If you want, you can also use R and RStudio remotely on graham’s virtual desktop interface (VDI) machines. This is especially useful when analyzing data that is already on/being generated on the graham cluster. To access these machines, you need to install and setup the TigerVNC client on your computer as documented on our VNC page on our Compute Canada documentation wiki. A sort summary is that you install the TigerVNC viewer as appropriate for your machine

start it up, enter gra-vdi.computecanada.ca, and pick press the Connect button (if you get a certificate verification error, see the website for directions on setting up your certificate paths to fix this).

Connecting to gra-vdi.computecanada.ca with TigerVNC.

Once logged in with your Compute Canada username and password, you can get a terminal by click the black screen icon on the bar at the top of the screen. From the terminal you will have access to all your files and the same software stack as on graham (note that the CcEnv and StdEnv modules are not loaded by default as on graham).

An easy way to setup R and RStudio environments on gra-vdi is to use the Nix software building and composition system. Following the R section of the Using Nix page on our Compute Canada docuumentation wiki, we create an RStudio.nix file in our project directory with a list of the R packages we want to use (this command does not create the file, it just shows its contents, use an editor like nano to create it).
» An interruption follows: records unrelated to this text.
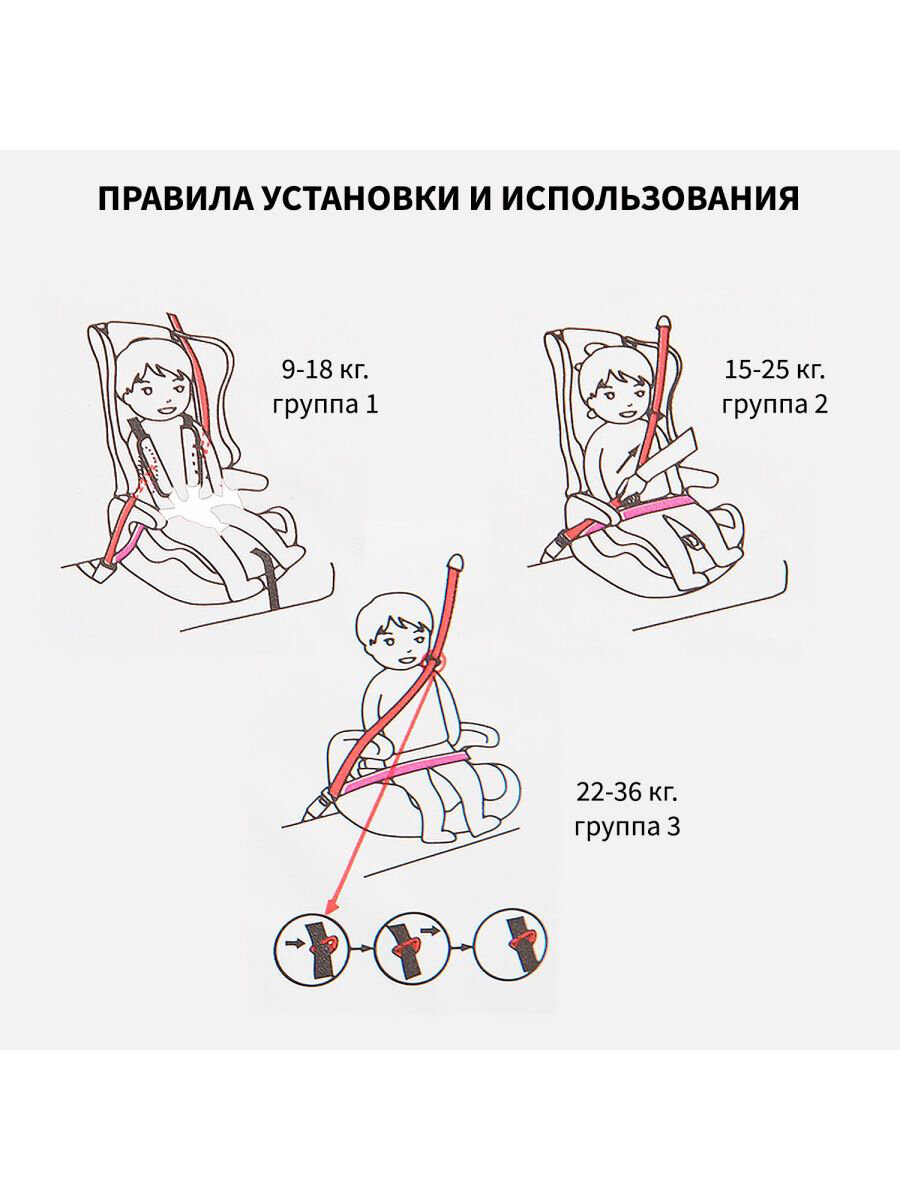 ПРАВИЛА УСТАНОВКИ И ИСПОЛЬЗОВАНИЯ

9-18 кг.
группа 1

15-25 кг.
группа 2

22-36 кг.
группа 3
[tyson@gra-vdi3 ~]$ cat RStudio.nix
with import <nixpkgs> { };
rstudioWrapper.override {
  packages = with rPackages; [
    tidyverse
  ];
}

Then we load the nix module and run the nix run command on the file. This nests a new shell session in our existing one (type exit to end it) with the PATH environment variable expanded to include the rstudio wrapper, which enables us to directly launch RStudio.

[tyson@gra-vdi3 ~]$ module load nix
[tyson@gra-vdi3 ~]$ nix run -f RStudio.nix
[tyson@gra-vdi3 ~]$ rstudio

Running RStudio on gra-vdi.computecanada.ca.

Nix packages most R packages, and, for the same reasons as discussed above, these should be preferred over manually installing and building packages with the R install.packages command. To change the package set, update the packages = with rPackages; [ ... ] lines in the RStudio.nix file, exit the existing nix run session, start a new one with the new package set, and restart RStudio

[tyson@gra-vdi3 ~]$ nano RStudio.nix
[tyson@gra-vdi3 ~]$ exit
[tyson@gra-vdi3 ~]$ nix run -f RStudio.nix
[tyson@gra-vdi3 ~]$ rstudio

As detailed on the Using Nix page, the nix run command only builds gives a temporary environment guarnateed to last for a day. For longer term environments, use the nix build or the nix-env commands as also documented on the Using Nix page. The former gives a per-project solution by creating a direct link in your project directory to the R/RStudio wrappers. The later gives a per-user solution by adding it to your path anytime the Nix module is loaded.

Website

The tidyverse website tidyverse.org contains documentation, examples, and quick reference cards for each of the tidyverse packages. You are highly encouraged to reference it, especially the quick reference cards, but be aware that the front page does not show the forcats and stringr package links on limited screen widths, and the packages menu item has to be used to get to these.